##### Records for the exercise

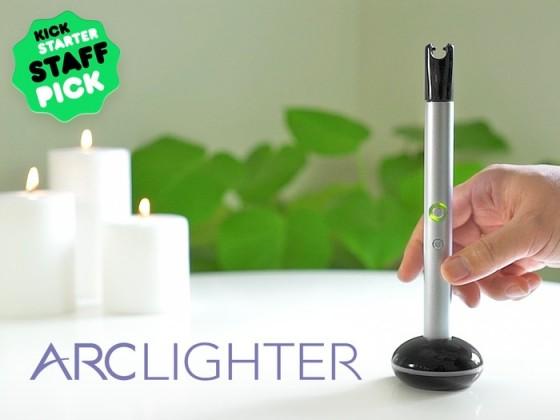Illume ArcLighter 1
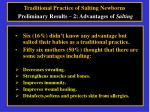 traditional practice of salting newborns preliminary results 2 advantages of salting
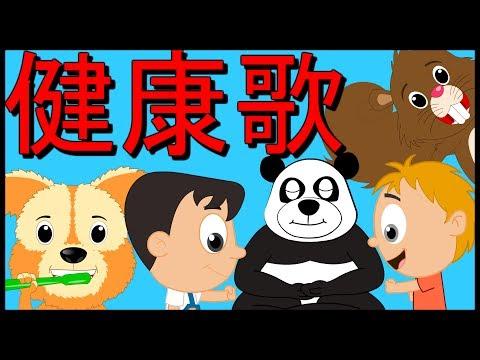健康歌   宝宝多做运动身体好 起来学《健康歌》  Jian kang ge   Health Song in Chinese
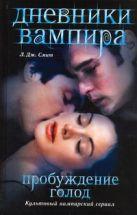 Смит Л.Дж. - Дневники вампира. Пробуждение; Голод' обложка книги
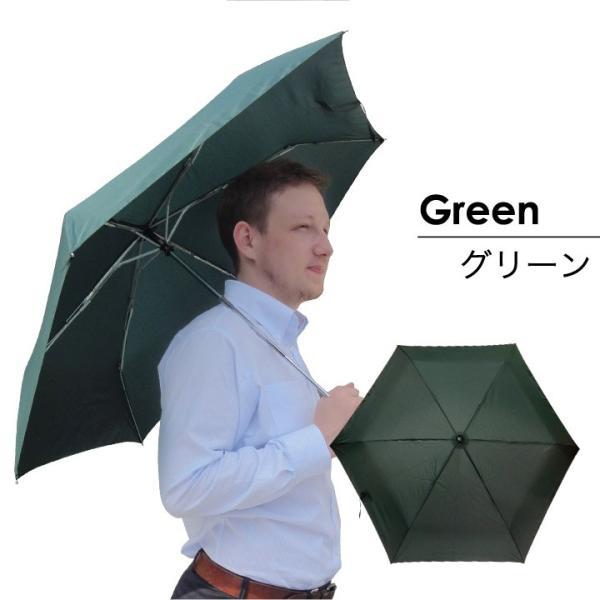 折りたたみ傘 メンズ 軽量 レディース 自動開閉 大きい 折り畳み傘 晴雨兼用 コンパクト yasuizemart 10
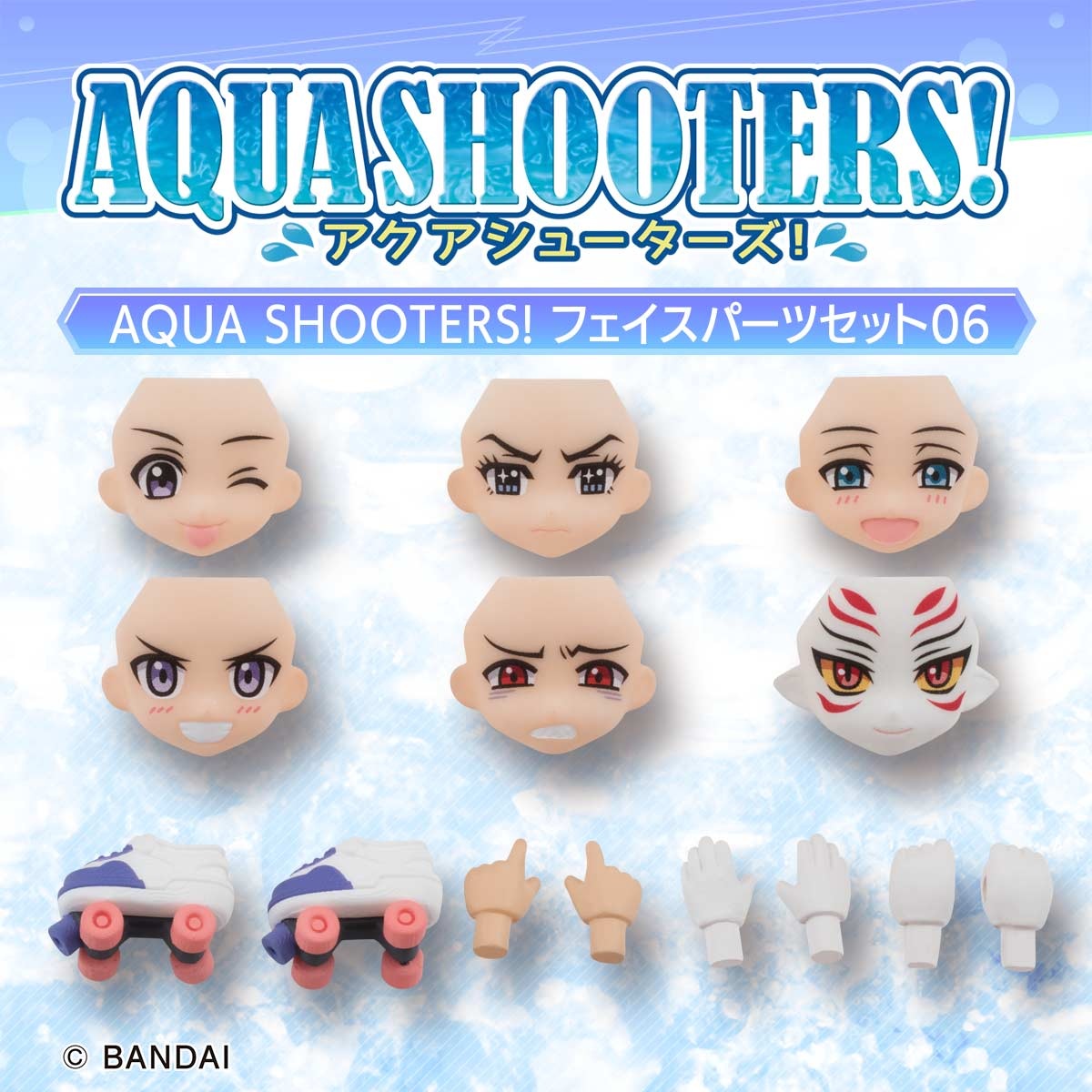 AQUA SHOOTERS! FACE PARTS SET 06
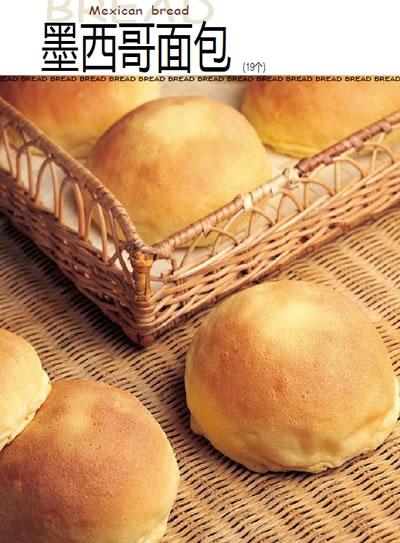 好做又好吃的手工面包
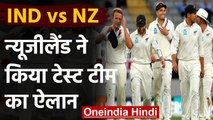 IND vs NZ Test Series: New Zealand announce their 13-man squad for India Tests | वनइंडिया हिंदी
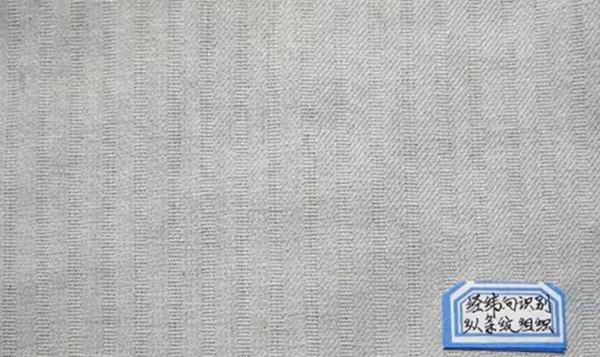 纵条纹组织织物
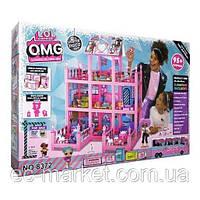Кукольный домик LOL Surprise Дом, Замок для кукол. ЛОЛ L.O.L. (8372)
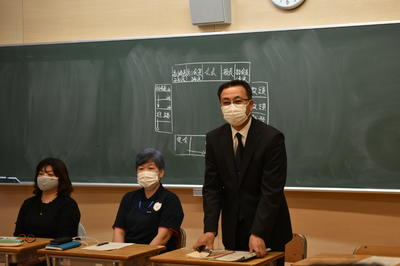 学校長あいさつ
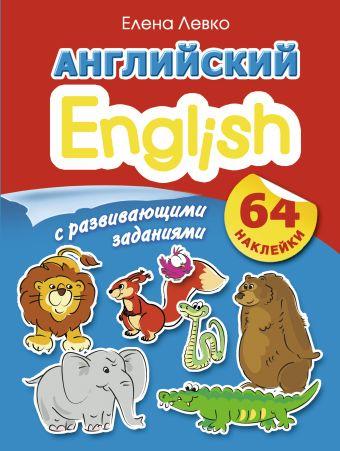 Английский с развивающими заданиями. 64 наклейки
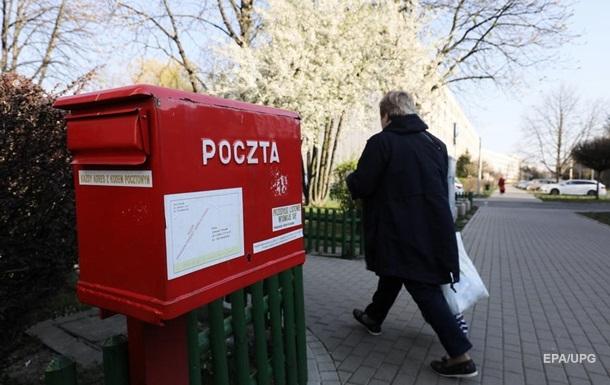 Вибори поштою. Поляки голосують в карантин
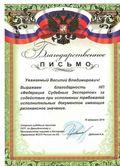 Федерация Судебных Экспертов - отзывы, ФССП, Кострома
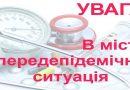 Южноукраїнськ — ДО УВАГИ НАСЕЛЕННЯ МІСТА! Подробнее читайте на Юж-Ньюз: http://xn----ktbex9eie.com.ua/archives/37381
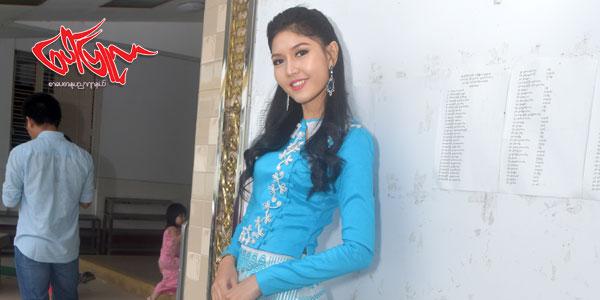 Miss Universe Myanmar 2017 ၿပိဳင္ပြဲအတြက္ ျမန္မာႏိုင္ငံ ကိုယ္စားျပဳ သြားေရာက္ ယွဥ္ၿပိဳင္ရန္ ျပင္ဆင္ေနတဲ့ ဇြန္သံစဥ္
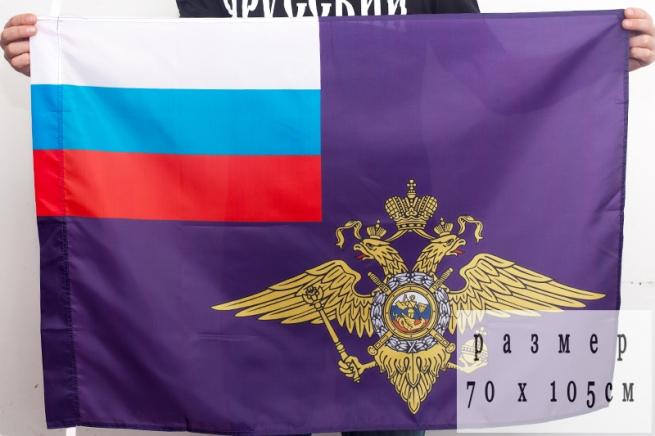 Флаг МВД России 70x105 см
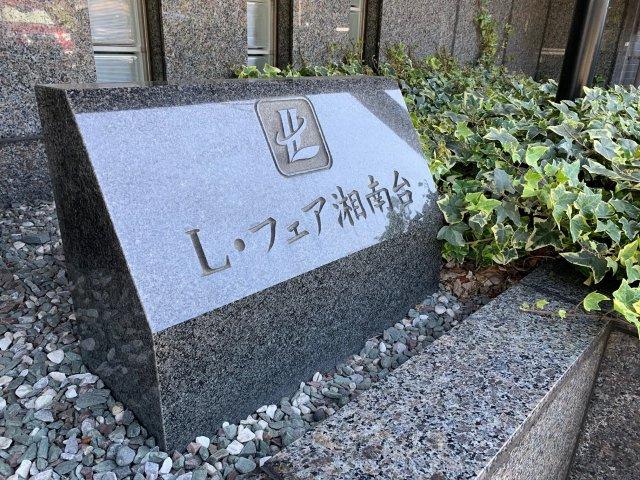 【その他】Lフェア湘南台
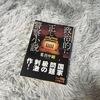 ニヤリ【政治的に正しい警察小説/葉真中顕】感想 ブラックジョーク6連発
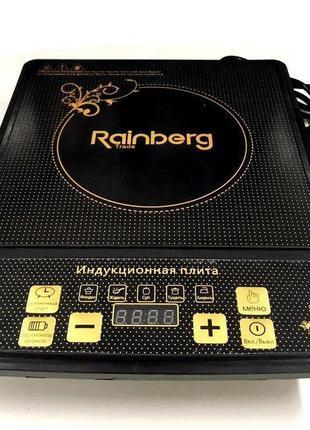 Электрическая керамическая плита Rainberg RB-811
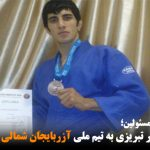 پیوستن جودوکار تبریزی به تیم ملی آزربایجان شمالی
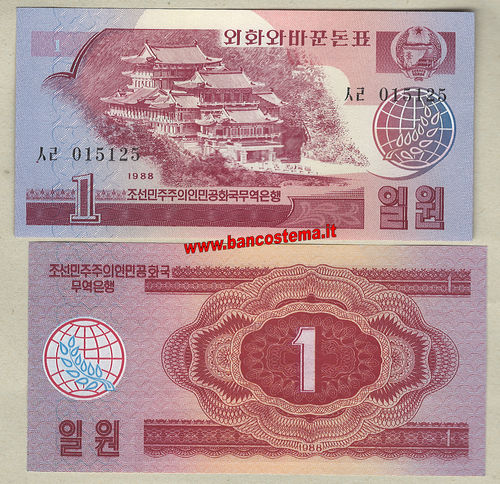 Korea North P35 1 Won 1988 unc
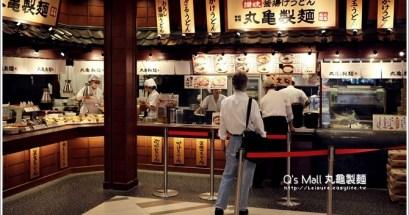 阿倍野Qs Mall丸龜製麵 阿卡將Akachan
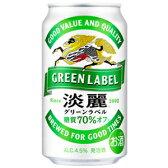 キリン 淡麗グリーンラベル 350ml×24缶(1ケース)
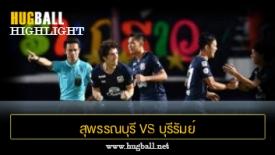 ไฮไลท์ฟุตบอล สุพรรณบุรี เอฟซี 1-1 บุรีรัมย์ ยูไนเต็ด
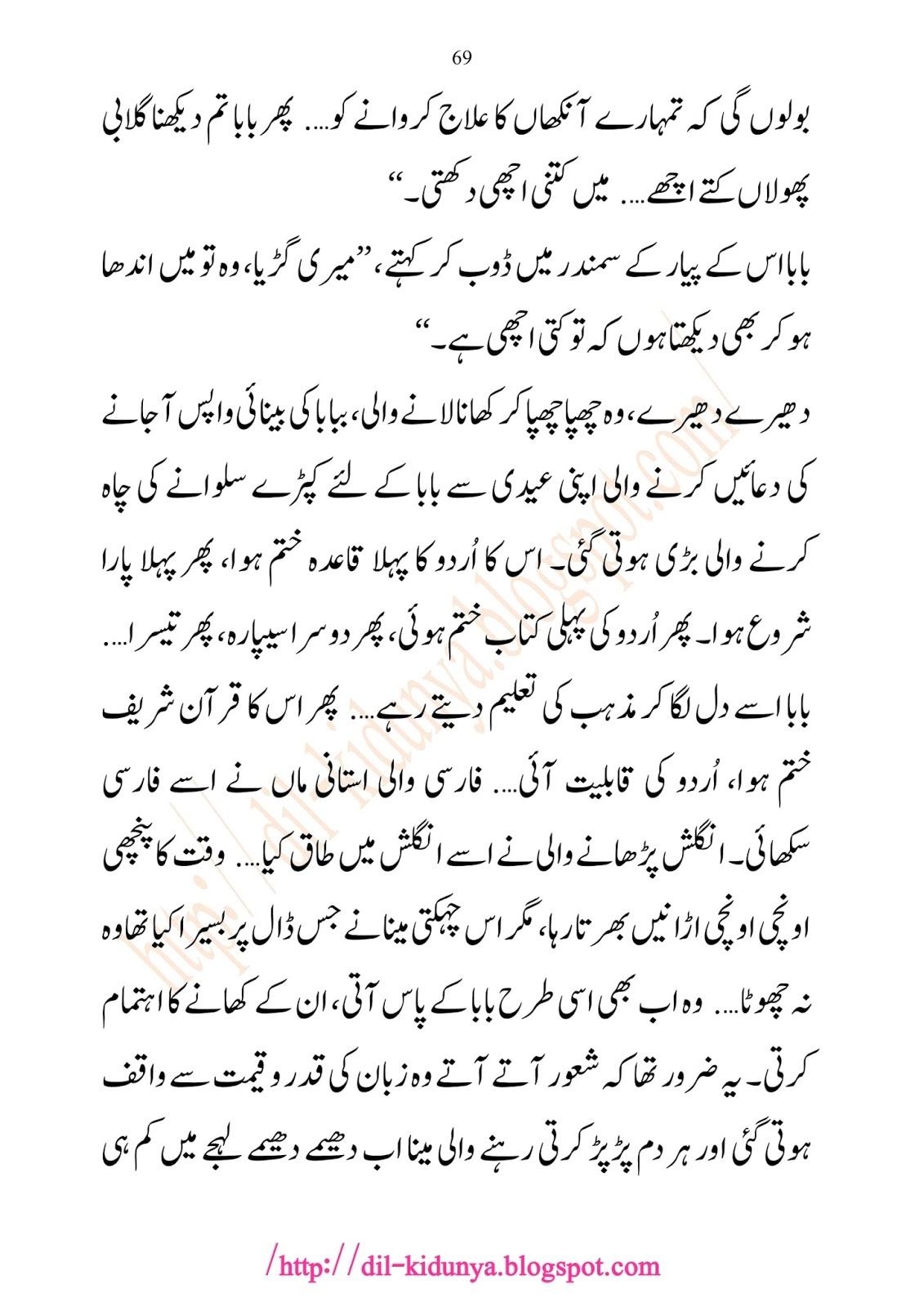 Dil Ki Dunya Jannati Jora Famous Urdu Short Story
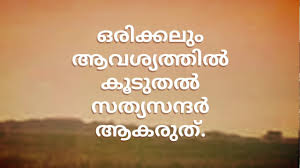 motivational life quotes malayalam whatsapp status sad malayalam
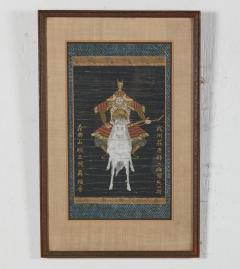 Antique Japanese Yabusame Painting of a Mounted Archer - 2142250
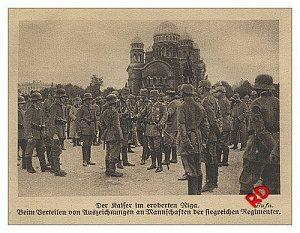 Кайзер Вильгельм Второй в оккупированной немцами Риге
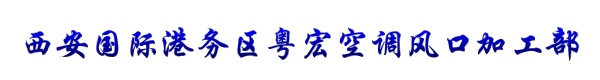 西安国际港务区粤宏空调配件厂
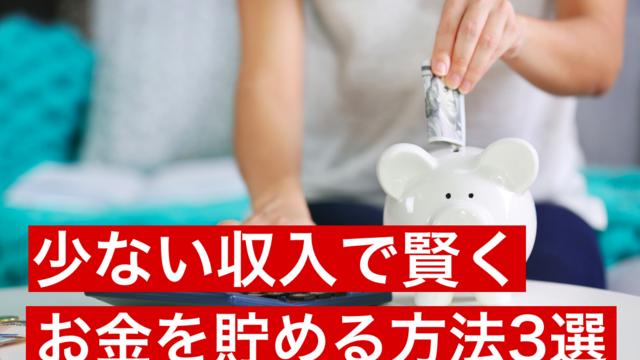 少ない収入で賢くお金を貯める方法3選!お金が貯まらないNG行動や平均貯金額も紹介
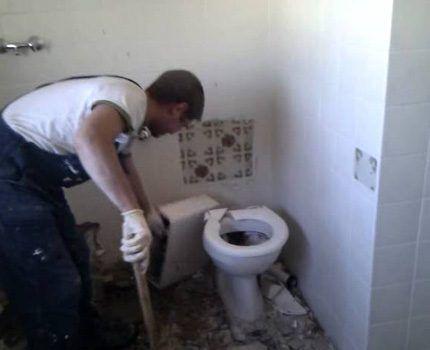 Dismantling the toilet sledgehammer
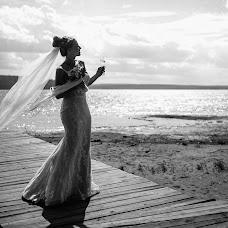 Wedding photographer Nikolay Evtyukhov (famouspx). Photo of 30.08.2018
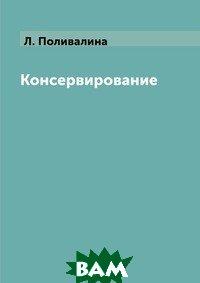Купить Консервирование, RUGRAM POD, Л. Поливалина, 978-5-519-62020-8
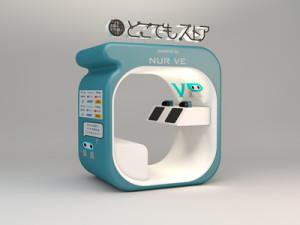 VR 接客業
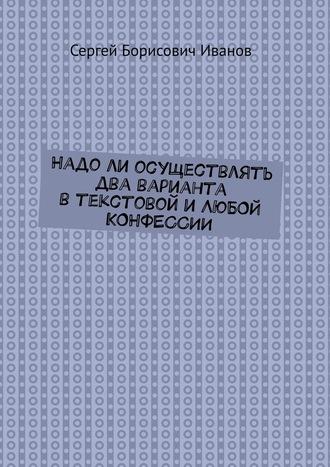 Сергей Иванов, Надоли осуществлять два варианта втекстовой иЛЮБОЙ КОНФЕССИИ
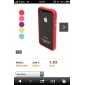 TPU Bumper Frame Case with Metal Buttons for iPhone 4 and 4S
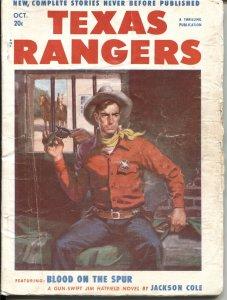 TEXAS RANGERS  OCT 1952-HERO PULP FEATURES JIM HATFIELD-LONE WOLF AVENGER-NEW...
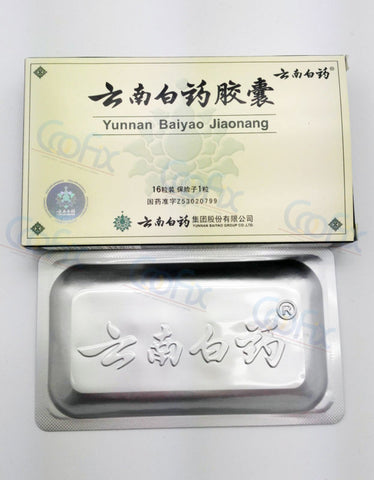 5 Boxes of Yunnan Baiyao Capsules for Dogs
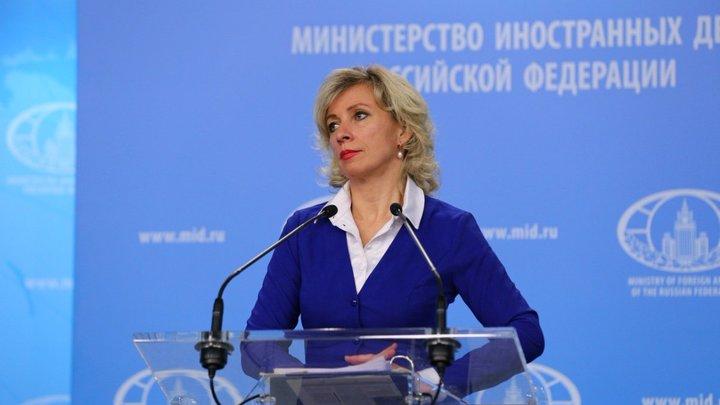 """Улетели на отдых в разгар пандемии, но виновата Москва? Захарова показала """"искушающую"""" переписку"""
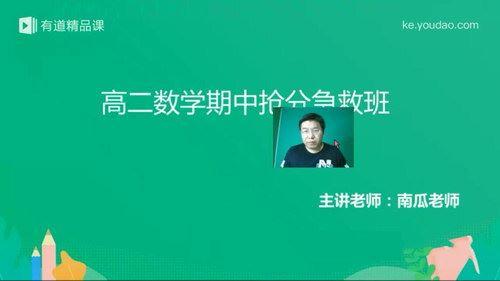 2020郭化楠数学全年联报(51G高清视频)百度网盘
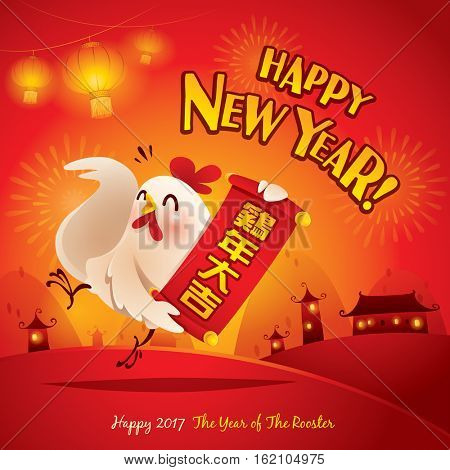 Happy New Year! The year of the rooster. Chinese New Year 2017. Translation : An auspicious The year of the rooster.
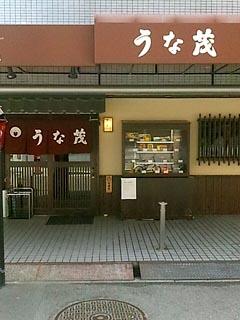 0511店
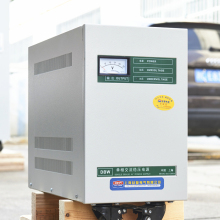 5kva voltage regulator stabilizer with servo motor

##########

## Your goal
The line with "西安国际港务区粤宏空调配件厂" marks the end: restate word for word every line from the top of the data through that one, omitting pictures.

## Result below
Illume ArcLighter 1
 traditional practice of salting newborns preliminary results 2 advantages of salting
健康歌   宝宝多做运动身体好 起来学《健康歌》  Jian kang ge   Health Song in Chinese
 Смит Л.Дж. - Дневники вампира. Пробуждение; Голод' обложка книги
 折りたたみ傘 メンズ 軽量 レディース 自動開閉 大きい 折り畳み傘 晴雨兼用 コンパクト yasuizemart 10
 AQUA SHOOTERS! FACE PARTS SET 06
 好做又好吃的手工面包
 IND vs NZ Test Series: New Zealand announce their 13-man squad for India Tests | वनइंडिया हिंदी
 纵条纹组织织物
Кукольный домик LOL Surprise Дом, Замок для кукол. ЛОЛ L.O.L. (8372)
 学校長あいさつ
 Английский с развивающими заданиями. 64 наклейки
 Вибори поштою. Поляки голосують в карантин
 Федерация Судебных Экспертов - отзывы, ФССП, Кострома
 Южноукраїнськ — ДО УВАГИ НАСЕЛЕННЯ МІСТА! Подробнее читайте на Юж-Ньюз: http://xn----ktbex9eie.com.ua/archives/37381
 Miss Universe Myanmar 2017 ၿပိဳင္ပြဲအတြက္ ျမန္မာႏိုင္ငံ ကိုယ္စားျပဳ သြားေရာက္ ယွဥ္ၿပိဳင္ရန္ ျပင္ဆင္ေနတဲ့ ဇြန္သံစဥ္
 Флаг МВД России 70x105 см
 【その他】Lフェア湘南台
 ニヤリ【政治的に正しい警察小説/葉真中顕】感想 ブラックジョーク6連発
 Электрическая керамическая плита Rainberg RB-811
 پیوستن جودوکار تبریزی به تیم ملی آزربایجان شمالی
 Korea North P35 1 Won 1988 unc
 阿倍野Qs Mall丸龜製麵 阿卡將Akachan
 キリン 淡麗グリーンラベル 350ml×24缶(1ケース)
 ไฮไลท์ฟุตบอล สุพรรณบุรี เอฟซี 1-1 บุรีรัมย์ ยูไนเต็ด
 Dil Ki Dunya Jannati Jora Famous Urdu Short Story
 motivational life quotes malayalam whatsapp status sad malayalam
 Antique Japanese Yabusame Painting of a Mounted Archer - 2142250
 Кайзер Вильгельм Второй в оккупированной немцами Риге
 西安国际港务区粤宏空调配件厂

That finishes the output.